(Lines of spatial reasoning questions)
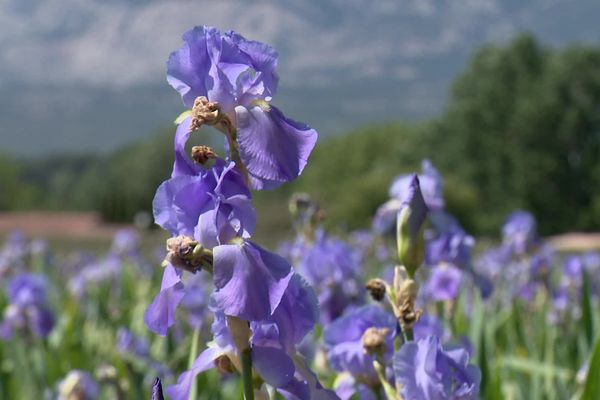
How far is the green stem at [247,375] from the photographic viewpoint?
76 centimetres

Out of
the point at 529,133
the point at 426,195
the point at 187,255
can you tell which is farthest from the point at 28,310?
the point at 529,133

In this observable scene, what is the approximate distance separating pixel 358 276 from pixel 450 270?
26cm

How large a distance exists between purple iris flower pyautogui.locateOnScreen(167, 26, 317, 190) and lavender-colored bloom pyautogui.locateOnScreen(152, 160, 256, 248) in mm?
24

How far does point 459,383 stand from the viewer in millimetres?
995

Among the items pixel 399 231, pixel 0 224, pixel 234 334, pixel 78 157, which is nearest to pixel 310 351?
pixel 399 231

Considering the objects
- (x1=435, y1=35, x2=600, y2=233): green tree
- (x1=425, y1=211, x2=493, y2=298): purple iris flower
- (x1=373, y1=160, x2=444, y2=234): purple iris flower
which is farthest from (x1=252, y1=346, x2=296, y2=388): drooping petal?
(x1=435, y1=35, x2=600, y2=233): green tree

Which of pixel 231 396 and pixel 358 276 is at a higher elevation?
pixel 358 276

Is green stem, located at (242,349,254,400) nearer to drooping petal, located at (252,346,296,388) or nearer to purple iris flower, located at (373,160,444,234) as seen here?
drooping petal, located at (252,346,296,388)

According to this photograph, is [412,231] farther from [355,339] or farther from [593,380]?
[593,380]

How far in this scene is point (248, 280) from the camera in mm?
747

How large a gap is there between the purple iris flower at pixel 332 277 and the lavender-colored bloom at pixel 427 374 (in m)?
1.25

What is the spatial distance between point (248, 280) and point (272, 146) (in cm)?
13

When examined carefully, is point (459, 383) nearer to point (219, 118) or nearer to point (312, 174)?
point (219, 118)

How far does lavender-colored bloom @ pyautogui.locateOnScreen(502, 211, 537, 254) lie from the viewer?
447 cm
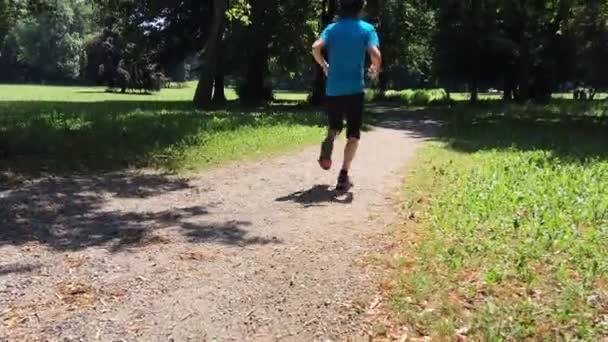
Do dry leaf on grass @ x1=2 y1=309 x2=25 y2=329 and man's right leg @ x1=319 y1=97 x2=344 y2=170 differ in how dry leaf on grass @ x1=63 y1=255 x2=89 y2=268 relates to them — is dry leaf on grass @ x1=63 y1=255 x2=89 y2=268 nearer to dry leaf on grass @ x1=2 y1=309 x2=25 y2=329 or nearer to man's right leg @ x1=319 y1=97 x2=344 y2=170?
dry leaf on grass @ x1=2 y1=309 x2=25 y2=329

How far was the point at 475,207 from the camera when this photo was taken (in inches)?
254

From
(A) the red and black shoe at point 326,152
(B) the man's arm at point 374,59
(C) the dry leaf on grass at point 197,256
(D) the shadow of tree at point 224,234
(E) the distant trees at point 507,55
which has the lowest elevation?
(C) the dry leaf on grass at point 197,256

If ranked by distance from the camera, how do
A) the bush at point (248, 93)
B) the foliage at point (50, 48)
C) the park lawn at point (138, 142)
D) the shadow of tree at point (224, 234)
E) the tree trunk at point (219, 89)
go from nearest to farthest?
the shadow of tree at point (224, 234) < the park lawn at point (138, 142) < the bush at point (248, 93) < the tree trunk at point (219, 89) < the foliage at point (50, 48)

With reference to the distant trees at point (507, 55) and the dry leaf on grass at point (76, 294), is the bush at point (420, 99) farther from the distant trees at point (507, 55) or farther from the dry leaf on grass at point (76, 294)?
the dry leaf on grass at point (76, 294)

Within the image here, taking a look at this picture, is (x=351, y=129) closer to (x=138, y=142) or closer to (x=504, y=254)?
(x=504, y=254)

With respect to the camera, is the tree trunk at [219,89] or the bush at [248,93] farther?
the tree trunk at [219,89]

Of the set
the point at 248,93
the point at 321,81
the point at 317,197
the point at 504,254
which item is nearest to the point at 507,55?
the point at 321,81

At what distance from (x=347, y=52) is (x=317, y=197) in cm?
164

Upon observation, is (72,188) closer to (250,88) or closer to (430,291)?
(430,291)

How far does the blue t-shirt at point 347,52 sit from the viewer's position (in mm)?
6961

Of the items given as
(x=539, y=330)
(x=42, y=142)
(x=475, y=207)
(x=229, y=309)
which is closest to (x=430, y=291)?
(x=539, y=330)

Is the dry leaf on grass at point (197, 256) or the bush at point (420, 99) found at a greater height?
the bush at point (420, 99)

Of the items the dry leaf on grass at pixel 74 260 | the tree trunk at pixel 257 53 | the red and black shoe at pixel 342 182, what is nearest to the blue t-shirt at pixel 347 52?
the red and black shoe at pixel 342 182

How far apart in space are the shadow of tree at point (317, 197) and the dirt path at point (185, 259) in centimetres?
2
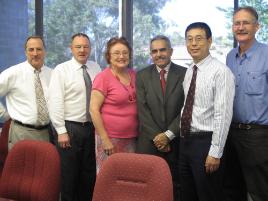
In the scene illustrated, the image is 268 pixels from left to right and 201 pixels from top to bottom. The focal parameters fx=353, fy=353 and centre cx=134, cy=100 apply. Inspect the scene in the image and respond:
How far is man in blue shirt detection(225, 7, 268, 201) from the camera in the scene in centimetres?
249

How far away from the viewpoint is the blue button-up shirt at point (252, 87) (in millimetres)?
2480

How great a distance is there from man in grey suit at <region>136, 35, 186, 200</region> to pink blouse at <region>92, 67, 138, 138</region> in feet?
0.24

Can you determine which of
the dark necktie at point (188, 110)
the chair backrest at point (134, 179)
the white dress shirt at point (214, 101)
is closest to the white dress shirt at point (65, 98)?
the dark necktie at point (188, 110)

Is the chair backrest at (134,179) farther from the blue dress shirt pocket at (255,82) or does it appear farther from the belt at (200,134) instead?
the blue dress shirt pocket at (255,82)

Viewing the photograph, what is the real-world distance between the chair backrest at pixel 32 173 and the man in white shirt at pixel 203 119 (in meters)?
0.93

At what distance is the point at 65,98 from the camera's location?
3.04 meters

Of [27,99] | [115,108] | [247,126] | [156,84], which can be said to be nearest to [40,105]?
[27,99]

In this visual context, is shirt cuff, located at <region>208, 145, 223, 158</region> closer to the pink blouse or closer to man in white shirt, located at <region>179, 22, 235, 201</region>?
man in white shirt, located at <region>179, 22, 235, 201</region>

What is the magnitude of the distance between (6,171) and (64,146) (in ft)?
2.42

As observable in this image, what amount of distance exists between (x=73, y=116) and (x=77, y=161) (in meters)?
0.40

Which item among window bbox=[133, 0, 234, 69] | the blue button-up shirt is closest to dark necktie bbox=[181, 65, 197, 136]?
the blue button-up shirt

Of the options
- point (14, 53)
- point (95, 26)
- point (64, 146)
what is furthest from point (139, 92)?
point (14, 53)

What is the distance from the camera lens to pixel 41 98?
3.13m

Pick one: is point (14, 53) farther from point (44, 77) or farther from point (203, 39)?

SHORT TASK | Express the lines from the one containing "As observable in" through the end of the records, inclusive, as a JSON list of strings with one string per line. Leave out blank lines.

FULL ANSWER |
[
  "As observable in this image, what amount of distance exists between (x=73, y=116) and (x=77, y=161) (in meters)?",
  "0.40",
  "Which item among window bbox=[133, 0, 234, 69] | the blue button-up shirt is closest to dark necktie bbox=[181, 65, 197, 136]?",
  "the blue button-up shirt",
  "Of the options",
  "- point (14, 53)",
  "- point (95, 26)",
  "- point (64, 146)",
  "what is furthest from point (139, 92)?",
  "point (14, 53)",
  "What is the distance from the camera lens to pixel 41 98?",
  "3.13m",
  "Pick one: is point (14, 53) farther from point (44, 77) or farther from point (203, 39)?"
]